Ele defende que o SUSP, como o SUS, tenha conselhos deliberativos compostos por representantes do governo federal, estados e municípios – no modelo atual, eles seriam apenas consultivos. E também comissões para que os gestores se reúnam periodicamente para discutir problemas práticos e soluções na aplicação da política nacional de segurança.
Sem a adesão dos governadores e de um consenso mínimo entre governo e oposição, no entanto, essa cooperação não irá para a frente, alerta Peres. “Há uma dimensão da disputa do protagonismo, e acho que nunca tivemos tantos governadores pré-candidatos à Presidência”, afirma.

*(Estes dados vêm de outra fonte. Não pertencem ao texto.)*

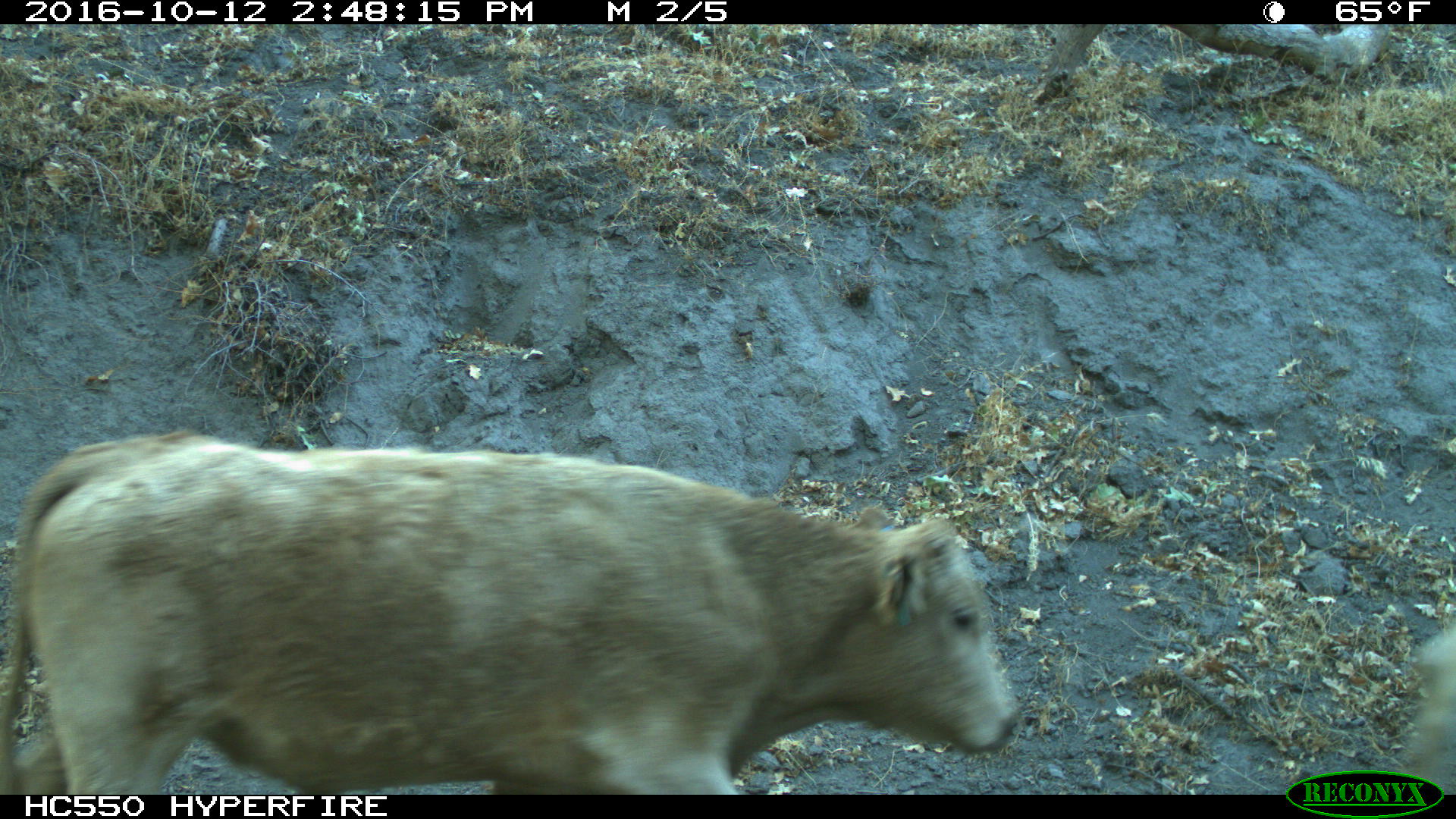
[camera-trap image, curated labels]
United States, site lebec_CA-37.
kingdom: Animalia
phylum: Chordata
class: Mammalia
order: Artiodactyla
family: Bovidae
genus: Bos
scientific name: Bos taurus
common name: domestic cow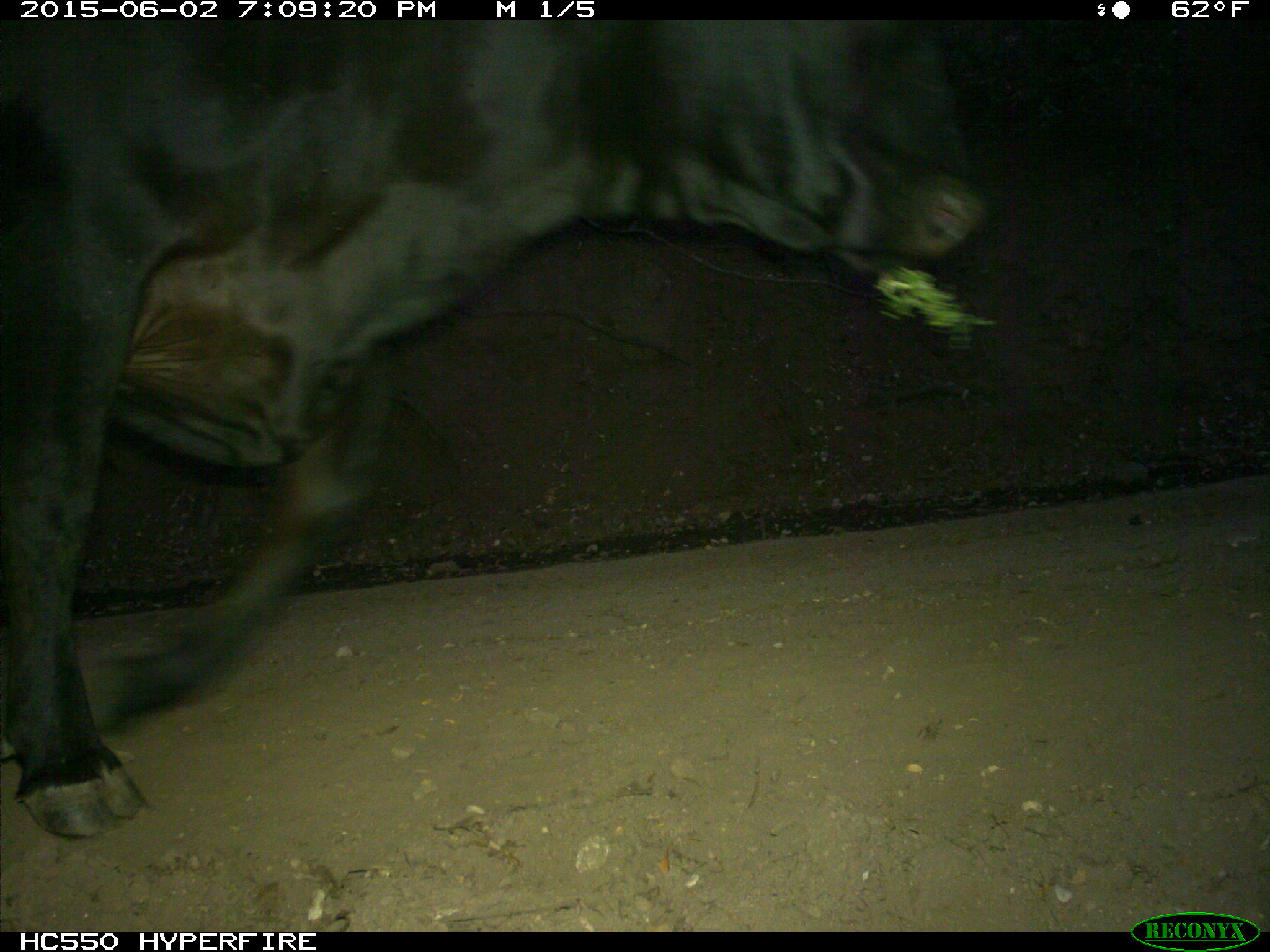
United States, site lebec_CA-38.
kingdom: Animalia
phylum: Chordata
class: Mammalia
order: Artiodactyla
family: Bovidae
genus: Bos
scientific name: Bos taurus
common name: domestic cow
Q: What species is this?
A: Bos taurus (domestic cow).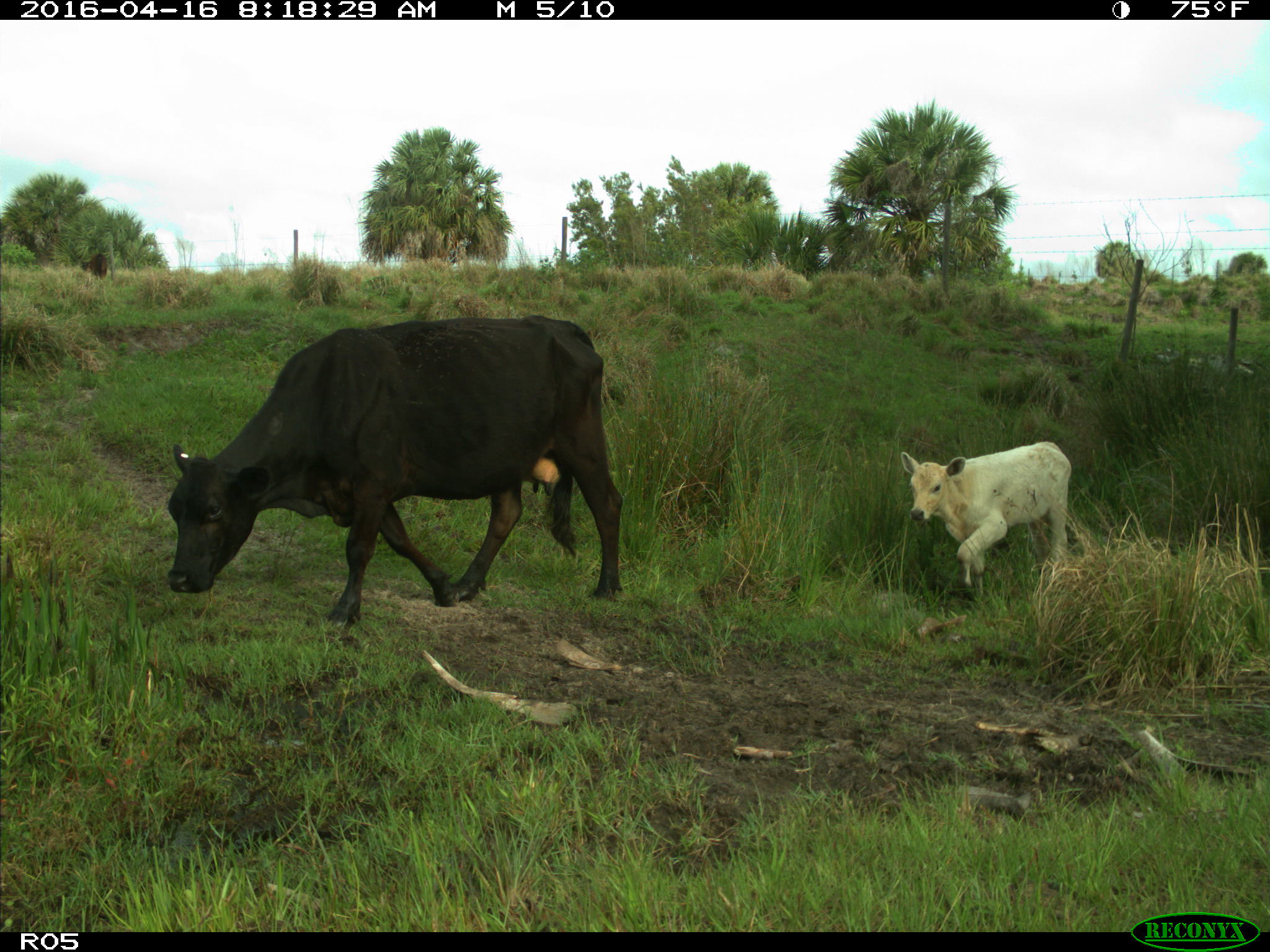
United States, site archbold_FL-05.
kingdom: Animalia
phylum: Chordata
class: Mammalia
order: Artiodactyla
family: Bovidae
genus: Bos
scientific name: Bos taurus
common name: domestic cow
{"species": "Bos taurus (domestic cow)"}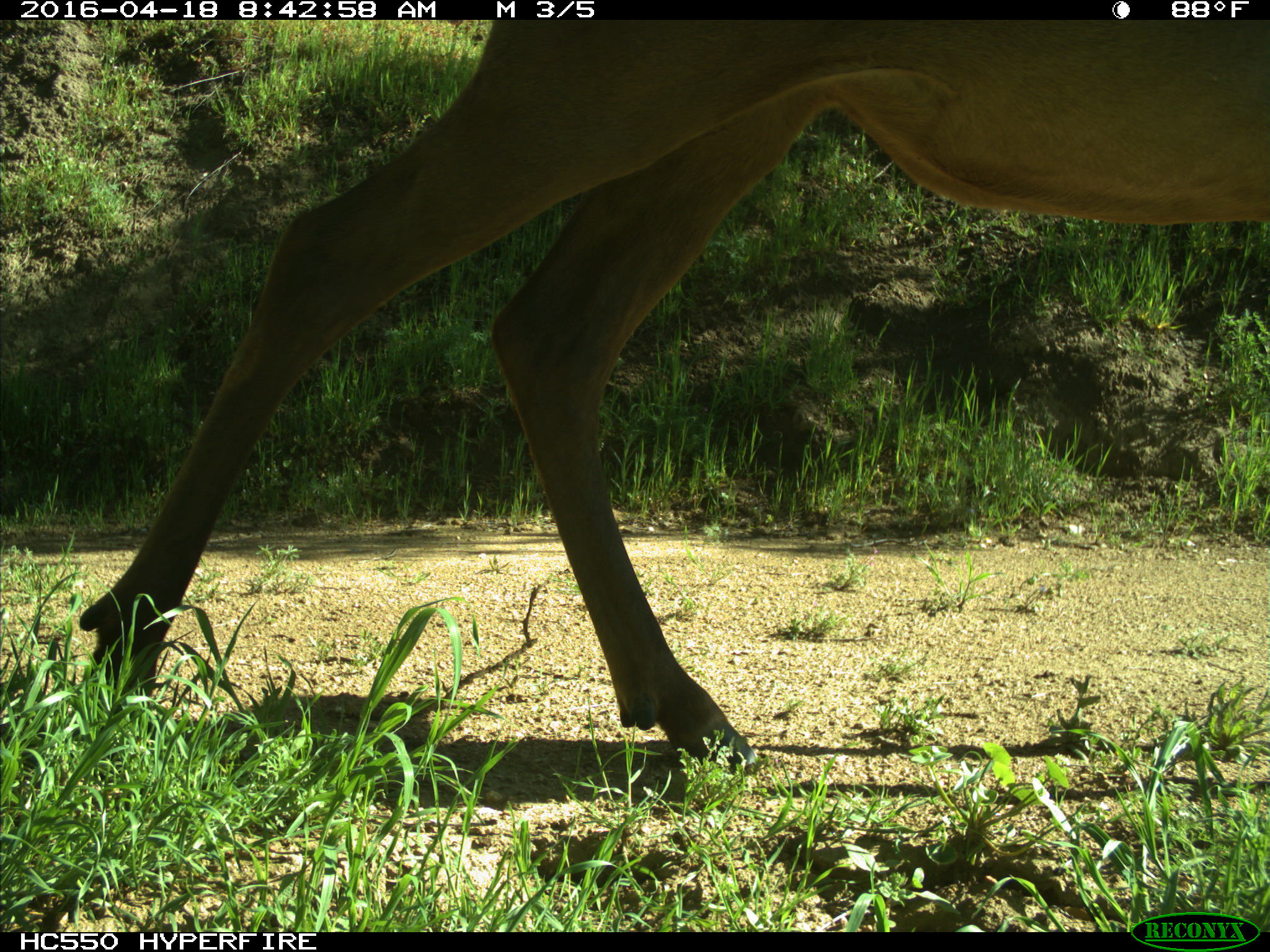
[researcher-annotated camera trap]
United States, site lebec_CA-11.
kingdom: Animalia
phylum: Chordata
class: Mammalia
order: Artiodactyla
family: Cervidae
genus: Cervus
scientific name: Cervus canadensis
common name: elk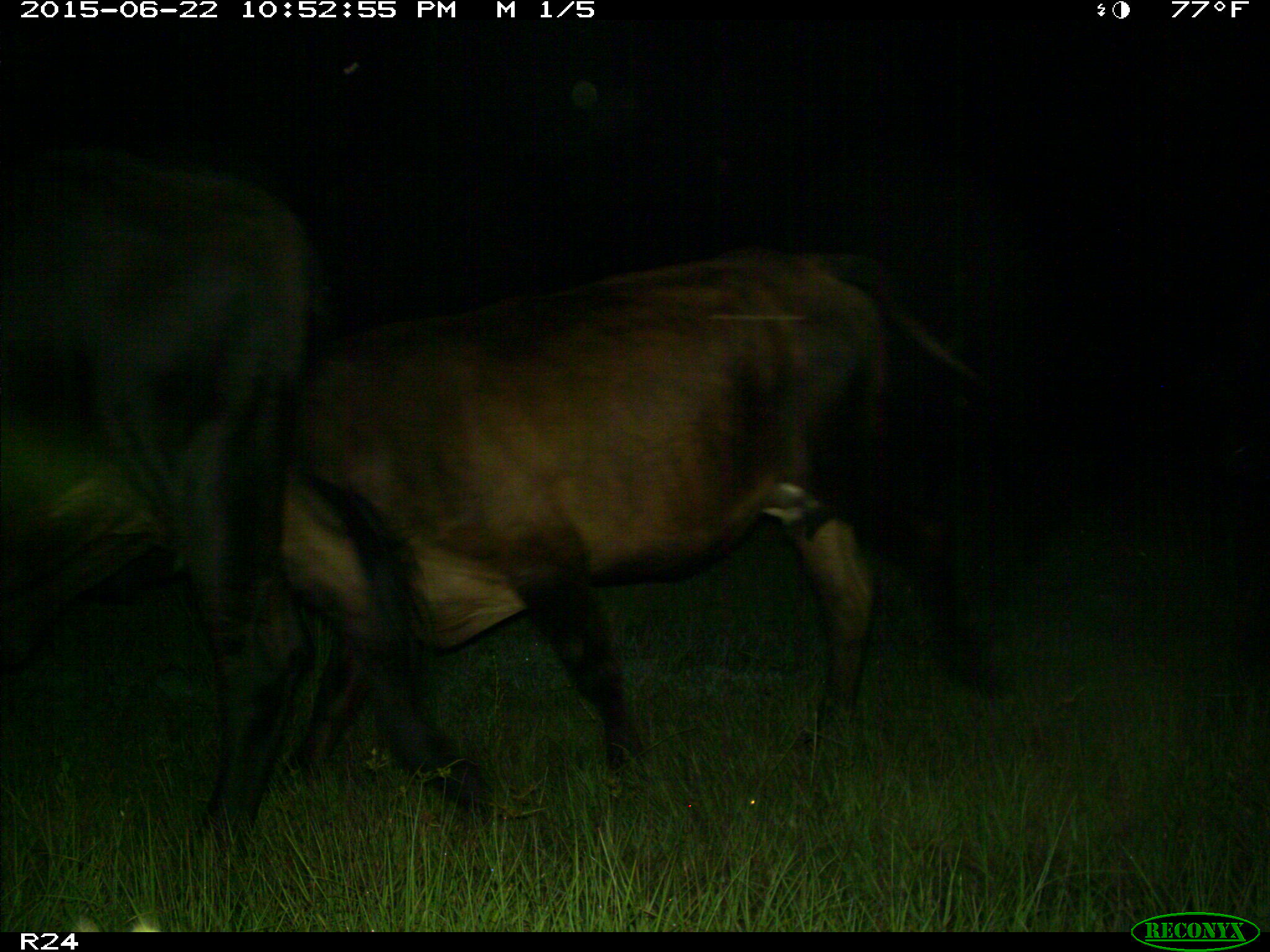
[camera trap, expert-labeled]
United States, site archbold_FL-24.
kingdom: Animalia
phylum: Chordata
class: Mammalia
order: Artiodactyla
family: Bovidae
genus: Bos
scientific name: Bos taurus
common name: domestic cow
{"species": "Bos taurus (domestic cow)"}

“A ideia do SUS de ter essas câmaras de pactuação significa que os os atores do sistema estão disponíveis para pactuar. Se não há essa disposição, tudo fica muito difícil, porque parte dos governos estaduais se fecha dizendo que não vai seguir a coordenação da União.”
Outra dificuldade para ampliar a coordenação é o fato de o governo federal ter pouca participação no total de recursos destinados à segurança pública. No SUS, onde essa parcela é muito maior, o Ministério da Saúde condiciona a transferência de recursos à adesão e cumprimento de certas políticas. “O governo federal tem menos dinheiro para influenciar e coordenar”, diz Peres.
O professor Carlos Henrique Assunção Paiva, coordenador do Observatório da História e Saúde da Fiocruz, pontua que o sistema de governança do SUS está longe da perfeição e é sujeito a altos e baixos, mas avalia que faz sentido olhá-lo como uma referência para a segurança, observando as particularidades e não como um “corta e cola”.
Ele defende o modelo de conselhos deliberativos, no qual os três níveis da federação participam de definição das regras, mas pontua que o peso dado pelo SUS aos municípios torna a coordenação mais difícil, e defende maior protagonismo dos estados – em especial no caso da segurança, já que as polícias militar e civil são controladas pelos governadores.
“O SUS foi uma construção de décadas, no qual aos poucos os entes federados foram se ajustando nas ações, superando resistências e corporativismos. Acredito que o mesmo vá acontecer na área da segurança pública, com mais dificuldade porque o corporativismo das organizações policiais é muito intenso”, afirma Sapori. “Mas o Brasil precisa de alguma inovação institucional – do jeito que está, não dá.”